Sogolon hurled more oaths at Nabooru. "Wasp-brained fish spawn! What a lovely spot you've found for us! Now Zelda can have a front-row seat to watch Link have his head separated from his body!"

The two launched into a war of words as Zelda calmly walked to one edge of the room, placing her hands on a small indentation. She picked up a rock and threw it at the quarreling pair, who looked up in surprise. "I think we can still get out of this," she explained. "I want you to listen carefully…"

-&-

Link crouched on the floor and considered his options. There weren't many.

Playing dead was out. The guards had already seen him wake up. He could see nothing in the room that could even be considered as a weapon. He had nothing on him that could be used in his defense, short of knocking one of them over the head with his boot. Basically all he had left was a lot of punching and kicking, and he doubted it would work very well against seven armed guards.

Suddenly the guards stiffened and stood at attention. Link stood up, and his eyes narrowed as he recognized the much-maligned, all-too-familiar silhouette of Ganondorf, accompanied by someone else. He started in surprise as Matu Musa stepped into the firelight, a richly decorated sword in his hand, and a strangely determined look in his eyes.

"Matu?" Link asked, unable to say anything more.

Matu's eyes narrowed in disgust. "Wretched termite.

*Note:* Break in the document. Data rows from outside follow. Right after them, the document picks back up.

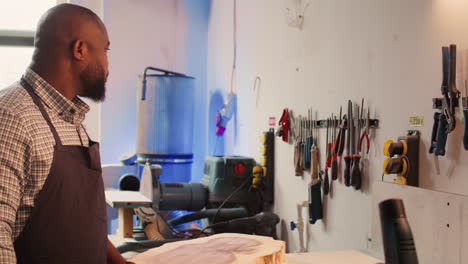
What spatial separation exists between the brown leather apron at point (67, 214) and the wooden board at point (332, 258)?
0.66 m

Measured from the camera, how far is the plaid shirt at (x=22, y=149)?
3.06 feet

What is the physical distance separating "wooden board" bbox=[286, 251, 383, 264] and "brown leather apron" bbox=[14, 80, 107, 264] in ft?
2.17

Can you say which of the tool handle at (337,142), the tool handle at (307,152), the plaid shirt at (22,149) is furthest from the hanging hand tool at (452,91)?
the plaid shirt at (22,149)

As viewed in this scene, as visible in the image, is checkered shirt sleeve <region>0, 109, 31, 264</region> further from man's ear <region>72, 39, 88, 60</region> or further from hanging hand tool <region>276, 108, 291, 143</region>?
hanging hand tool <region>276, 108, 291, 143</region>

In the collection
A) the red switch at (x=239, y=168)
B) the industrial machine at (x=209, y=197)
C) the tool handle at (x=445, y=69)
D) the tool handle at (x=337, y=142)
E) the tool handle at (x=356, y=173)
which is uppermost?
the tool handle at (x=445, y=69)

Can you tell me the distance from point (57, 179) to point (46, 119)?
151mm

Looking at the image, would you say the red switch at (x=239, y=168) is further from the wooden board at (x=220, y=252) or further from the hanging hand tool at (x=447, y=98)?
the hanging hand tool at (x=447, y=98)

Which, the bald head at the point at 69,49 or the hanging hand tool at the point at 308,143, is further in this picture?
the hanging hand tool at the point at 308,143

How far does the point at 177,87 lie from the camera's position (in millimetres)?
3930

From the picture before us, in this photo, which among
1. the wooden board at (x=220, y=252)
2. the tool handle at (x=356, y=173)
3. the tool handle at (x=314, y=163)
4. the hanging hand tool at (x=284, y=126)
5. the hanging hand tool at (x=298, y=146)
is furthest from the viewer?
the hanging hand tool at (x=284, y=126)

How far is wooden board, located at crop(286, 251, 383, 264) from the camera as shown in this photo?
1499 mm

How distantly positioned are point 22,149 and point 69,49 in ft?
0.95

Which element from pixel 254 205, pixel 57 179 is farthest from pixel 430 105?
pixel 254 205

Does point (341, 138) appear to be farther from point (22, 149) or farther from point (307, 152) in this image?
point (22, 149)
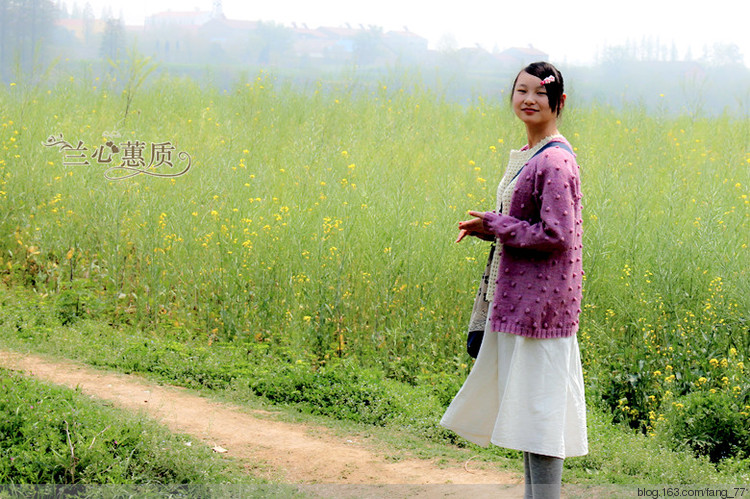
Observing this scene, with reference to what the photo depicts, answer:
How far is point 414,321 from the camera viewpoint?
5629mm

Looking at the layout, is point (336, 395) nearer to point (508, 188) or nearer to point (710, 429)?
point (710, 429)

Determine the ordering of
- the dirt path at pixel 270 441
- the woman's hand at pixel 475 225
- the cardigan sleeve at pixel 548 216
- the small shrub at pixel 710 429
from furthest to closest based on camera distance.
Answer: the small shrub at pixel 710 429, the dirt path at pixel 270 441, the woman's hand at pixel 475 225, the cardigan sleeve at pixel 548 216

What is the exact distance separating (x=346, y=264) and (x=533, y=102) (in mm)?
3421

My aunt showed you compassion and you repaid her with treachery!"

Stunned, Link demanded, "What are you talking about?"

"I know you killed my Aunt Sogolon!" He raised the sword. "I'm going to repay the favor, and restore the honor of the Musa clan!"

Link turned with a scowl to Ganondorf, who stood watching like a canary-filled cat. "You put him up to this. What did you tell him?!"

Ganondorf ignored the question. "I know you were hoping for another epic battle, but I decided not to take any chances this time. I, unlike you, learn from my mistakes." He nodded toward Matu. "If it's any consolation, the death of the Hylian Hero will remove the stain that Sogolon cast across the Musa clan." He flashed a wicked smile. "Sogolon is no more, but I'm sure she would be happy to see you sacrifice yourself for the good of her clan."

"I didn't kill Sogolon!" Link shouted. "She's-"

"She's what? Or where?" Ganondorf leaned down eagerly. "Perhaps she would like to join in the festivities. If you didn't kill her, as you say, perhaps she's somewhere nearby?"

Link kept his mouth shut. Matu sneered at him. "Liar. You should at least have made up a believable story."

"Indeed." Ganondorf straightened and turned to Matu. "Let's escort our guest of honor outside, shall we?"


	12. The Eleventh Hour

If the guards thought Link would walk calmly to his death like a martyr, they were wrong. As soon as they opened the cell door, he crouched in a corner, hands up and teeth bared like an animal. They exchanged uncertain glances, then one of them tried to snatch the Hylian's wrist. Link blocked his hand and kicked the guard in the stomach, all in the blink of an eye. The other six fell upon him, but he kicked, punched, and bit at any part of them that he could reach like a rabid cat. As they attempted to maneuver their way out the door, trying to fit through while holding his limbs as far apart from each other as possible, Ganondorf walked up in disgust. "You fools. I don't care if he is the Hero; can't you handle one little boy?" He gave Link a hard belt on the head.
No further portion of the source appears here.